任务要求 —
1. 请根据下方摘要回答：
(a) BTF纳米颗粒加载的GSH抑制剂是哪种药物？
(b) 作为药物载体矩阵的生物活性玻璃纤维负载了哪种生长因子？
(c) BTF纳米颗粒在什么条件下从复合纤维中释放出来？
2. 将下方摘要中的一段重新写出，从含有“组织再生和手术切除后的肿瘤细”的那句开始，到“治疗和康复领域具有启发意义。”为止，并把其中的“复合纤维”换成“复合支架”。

所给文本 —
组织再生和手术切除后的肿瘤细胞杀灭是实现有效肿瘤治疗的两个关键因素。本研究构建了一种具有肿瘤治疗和组织修复功能的可植入系统。利用具有Fenton催化活性的丹宁酸（TA）/Fe3+纳米颗粒加载了GSH抑制剂BSO药物（BTF），作为治疗因子实现了放大的化学动力学肿瘤治疗。同时，使用负载血管内皮生长因子（VEGF）的生物活性玻璃（BG）纤维作为具有组织修复功能的药物载体矩阵（BGV）。然后，将BTF纳米颗粒固定在BGV纤维表面，从而得到BGV@BTF复合纤维。在肿瘤酸性条件下，BTF纳米颗粒可以从复合纤维中释放出来，并被肿瘤细胞吸收。在GSH抑制效应下，BTF纳米颗粒可以通过TA的Fe3+还原性实现高氧化应激和随后的细胞死亡。此外，BG纤维和VEGF都可以促进组织再生和加速术后创面愈合。本研究中肿瘤生长的同时抑制和组织修复的促进的成果在术后肿瘤治疗和康复领域具有启发意义。

Tissue regeneration and tumor cell killing after surgical resection are the two keys to achieving effective tumor therapy. In this study, an implantable system with combined functions of tumor therapy and tissue repair was constructed. Tannic acid (TA)/Fe3+ nanoparticles with Fenton catalytic activity were loaded with GSH inhibitor BSO drug (BTF), and acted as the therapeutic factor to realize amplified chemodynamic tumor treatment. Bioactive glass (BG) fibers loaded with vascular endothelial growth factor (VEGF) were used as the drug carrier matrix with tissue repair function (BGV). Then the BGV@BTF composite fibers were obtained by anchoring BTF nanoparticles on the surface of BGV fibers. Under tumorous acidic conditions, BTF nanoparticles can be released from the composite fibers, and taken up by tumor cells. Facilitated by BSO with the GSH suppression effect and TA with Fe3+ reducing properties, BTF nanoparticles can realize high oxidative stress in tumor cells and subsequent cell death. In addition, BG fibers and VEGF can both promote tissue regeneration and accelerate postoperative wound healing. The simultaneous suppression of tumor growth and promotion of tissue repair in this work is inspiring in the field of postoperative tumor treatment and recovery.

所给信息 —
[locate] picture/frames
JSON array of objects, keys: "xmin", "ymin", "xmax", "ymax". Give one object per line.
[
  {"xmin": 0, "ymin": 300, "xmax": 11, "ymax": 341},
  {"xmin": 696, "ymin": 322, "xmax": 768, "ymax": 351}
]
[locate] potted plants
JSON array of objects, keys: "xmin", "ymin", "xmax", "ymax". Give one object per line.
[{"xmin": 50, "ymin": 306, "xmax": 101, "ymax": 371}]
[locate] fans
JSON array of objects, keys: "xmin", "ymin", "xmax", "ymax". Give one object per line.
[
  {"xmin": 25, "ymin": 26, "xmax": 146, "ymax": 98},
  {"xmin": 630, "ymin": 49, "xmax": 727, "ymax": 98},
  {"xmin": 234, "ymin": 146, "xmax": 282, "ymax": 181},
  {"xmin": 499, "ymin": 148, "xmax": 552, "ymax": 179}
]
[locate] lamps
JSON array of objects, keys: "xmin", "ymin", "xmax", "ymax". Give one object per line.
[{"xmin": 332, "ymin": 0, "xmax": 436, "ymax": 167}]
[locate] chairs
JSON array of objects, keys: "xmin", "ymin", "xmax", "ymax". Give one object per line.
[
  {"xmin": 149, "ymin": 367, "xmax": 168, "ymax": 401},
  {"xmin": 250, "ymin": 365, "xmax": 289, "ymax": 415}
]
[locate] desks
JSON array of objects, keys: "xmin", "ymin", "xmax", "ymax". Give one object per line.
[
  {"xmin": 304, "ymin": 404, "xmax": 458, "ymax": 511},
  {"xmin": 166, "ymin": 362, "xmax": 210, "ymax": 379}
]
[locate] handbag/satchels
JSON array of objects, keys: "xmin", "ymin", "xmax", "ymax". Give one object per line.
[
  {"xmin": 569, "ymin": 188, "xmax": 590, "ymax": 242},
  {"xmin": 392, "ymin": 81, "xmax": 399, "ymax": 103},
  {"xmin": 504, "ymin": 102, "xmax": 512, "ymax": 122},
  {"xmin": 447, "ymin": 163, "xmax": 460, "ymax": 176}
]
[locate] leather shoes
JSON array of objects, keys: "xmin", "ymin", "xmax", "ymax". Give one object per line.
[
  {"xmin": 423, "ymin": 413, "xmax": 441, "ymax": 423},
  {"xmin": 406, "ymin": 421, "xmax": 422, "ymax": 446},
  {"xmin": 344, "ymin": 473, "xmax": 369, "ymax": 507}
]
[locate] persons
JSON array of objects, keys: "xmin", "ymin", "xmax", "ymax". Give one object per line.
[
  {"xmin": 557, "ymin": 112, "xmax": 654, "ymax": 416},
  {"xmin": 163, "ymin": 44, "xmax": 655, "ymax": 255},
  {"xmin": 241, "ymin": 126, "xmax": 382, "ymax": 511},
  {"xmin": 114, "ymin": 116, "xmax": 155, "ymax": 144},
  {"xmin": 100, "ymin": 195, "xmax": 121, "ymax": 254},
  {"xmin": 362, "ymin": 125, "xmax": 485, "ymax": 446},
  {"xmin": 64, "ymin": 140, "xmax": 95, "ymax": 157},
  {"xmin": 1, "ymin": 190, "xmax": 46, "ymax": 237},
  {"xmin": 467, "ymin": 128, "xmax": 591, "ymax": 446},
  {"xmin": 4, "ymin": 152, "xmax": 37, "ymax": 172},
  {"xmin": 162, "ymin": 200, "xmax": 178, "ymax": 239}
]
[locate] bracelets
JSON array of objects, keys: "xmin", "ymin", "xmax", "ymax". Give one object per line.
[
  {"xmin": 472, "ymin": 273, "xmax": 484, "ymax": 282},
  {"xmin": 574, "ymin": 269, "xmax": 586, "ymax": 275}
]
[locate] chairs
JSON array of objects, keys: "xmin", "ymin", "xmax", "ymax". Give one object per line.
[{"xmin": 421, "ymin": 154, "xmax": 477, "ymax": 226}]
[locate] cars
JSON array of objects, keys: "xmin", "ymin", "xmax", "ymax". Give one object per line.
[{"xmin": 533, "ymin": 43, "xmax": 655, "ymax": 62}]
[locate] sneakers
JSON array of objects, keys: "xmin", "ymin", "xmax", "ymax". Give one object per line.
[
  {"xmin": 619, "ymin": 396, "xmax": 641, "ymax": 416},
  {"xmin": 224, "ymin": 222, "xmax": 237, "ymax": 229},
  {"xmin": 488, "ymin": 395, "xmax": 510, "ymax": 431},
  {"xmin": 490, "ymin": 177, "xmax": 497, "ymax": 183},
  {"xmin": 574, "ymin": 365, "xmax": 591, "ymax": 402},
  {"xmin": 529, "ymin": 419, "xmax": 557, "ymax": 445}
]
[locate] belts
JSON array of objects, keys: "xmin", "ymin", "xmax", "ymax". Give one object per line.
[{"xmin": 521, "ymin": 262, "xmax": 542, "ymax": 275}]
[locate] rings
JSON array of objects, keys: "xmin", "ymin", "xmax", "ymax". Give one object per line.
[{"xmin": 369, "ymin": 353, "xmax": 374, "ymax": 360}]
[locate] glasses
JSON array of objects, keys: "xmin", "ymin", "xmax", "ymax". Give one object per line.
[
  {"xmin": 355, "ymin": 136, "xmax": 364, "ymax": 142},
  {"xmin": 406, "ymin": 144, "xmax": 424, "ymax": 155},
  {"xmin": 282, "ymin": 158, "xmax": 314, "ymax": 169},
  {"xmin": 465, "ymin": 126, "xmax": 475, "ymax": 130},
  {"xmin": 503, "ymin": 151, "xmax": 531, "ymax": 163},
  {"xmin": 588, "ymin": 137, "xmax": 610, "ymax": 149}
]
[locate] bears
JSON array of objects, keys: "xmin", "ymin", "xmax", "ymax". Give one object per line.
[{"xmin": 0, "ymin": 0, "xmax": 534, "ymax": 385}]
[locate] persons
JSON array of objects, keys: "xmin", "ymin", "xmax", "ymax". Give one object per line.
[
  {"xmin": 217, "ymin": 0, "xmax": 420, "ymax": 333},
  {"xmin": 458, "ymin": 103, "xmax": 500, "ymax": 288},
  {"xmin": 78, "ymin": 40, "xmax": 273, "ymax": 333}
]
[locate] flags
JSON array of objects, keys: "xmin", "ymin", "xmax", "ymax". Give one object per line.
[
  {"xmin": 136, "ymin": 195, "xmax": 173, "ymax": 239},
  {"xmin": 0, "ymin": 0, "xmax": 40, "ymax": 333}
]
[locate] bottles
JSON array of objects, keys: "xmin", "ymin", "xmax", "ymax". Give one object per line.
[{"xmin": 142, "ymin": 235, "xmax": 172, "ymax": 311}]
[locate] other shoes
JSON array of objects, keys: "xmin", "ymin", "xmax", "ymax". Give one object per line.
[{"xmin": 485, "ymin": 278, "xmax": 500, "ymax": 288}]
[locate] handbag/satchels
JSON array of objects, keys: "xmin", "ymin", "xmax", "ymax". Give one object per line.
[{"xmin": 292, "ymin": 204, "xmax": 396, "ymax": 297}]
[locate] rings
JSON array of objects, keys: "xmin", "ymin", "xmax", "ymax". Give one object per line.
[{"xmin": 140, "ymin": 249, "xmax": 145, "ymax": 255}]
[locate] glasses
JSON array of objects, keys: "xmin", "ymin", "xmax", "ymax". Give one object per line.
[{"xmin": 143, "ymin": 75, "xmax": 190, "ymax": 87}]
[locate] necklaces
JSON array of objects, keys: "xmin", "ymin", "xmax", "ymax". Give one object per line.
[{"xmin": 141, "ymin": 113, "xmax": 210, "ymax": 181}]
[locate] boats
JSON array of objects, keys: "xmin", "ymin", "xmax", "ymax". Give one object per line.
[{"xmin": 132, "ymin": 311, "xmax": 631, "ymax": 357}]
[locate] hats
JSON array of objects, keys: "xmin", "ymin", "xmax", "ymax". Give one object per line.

参考答案 —
1.
(a) BSO
(b) 血管内皮生长因子（VEGF）
(c) 在肿瘤酸性条件下

2.
组织再生和手术切除后的肿瘤细胞杀灭是实现有效肿瘤治疗的两个关键因素。本研究构建了一种具有肿瘤治疗和组织修复功能的可植入系统。利用具有Fenton催化活性的丹宁酸（TA）/Fe3+纳米颗粒加载了GSH抑制剂BSO药物（BTF），作为治疗因子实现了放大的化学动力学肿瘤治疗。同时，使用负载血管内皮生长因子（VEGF）的生物活性玻璃（BG）纤维作为具有组织修复功能的药物载体矩阵（BGV）。然后，将BTF纳米颗粒固定在BGV纤维表面，从而得到BGV@BTF复合支架。在肿瘤酸性条件下，BTF纳米颗粒可以从复合支架中释放出来，并被肿瘤细胞吸收。在GSH抑制效应下，BTF纳米颗粒可以通过TA的Fe3+还原性实现高氧化应激和随后的细胞死亡。此外，BG纤维和VEGF都可以促进组织再生和加速术后创面愈合。本研究中肿瘤生长的同时抑制和组织修复的促进的成果在术后肿瘤治疗和康复领域具有启发意义。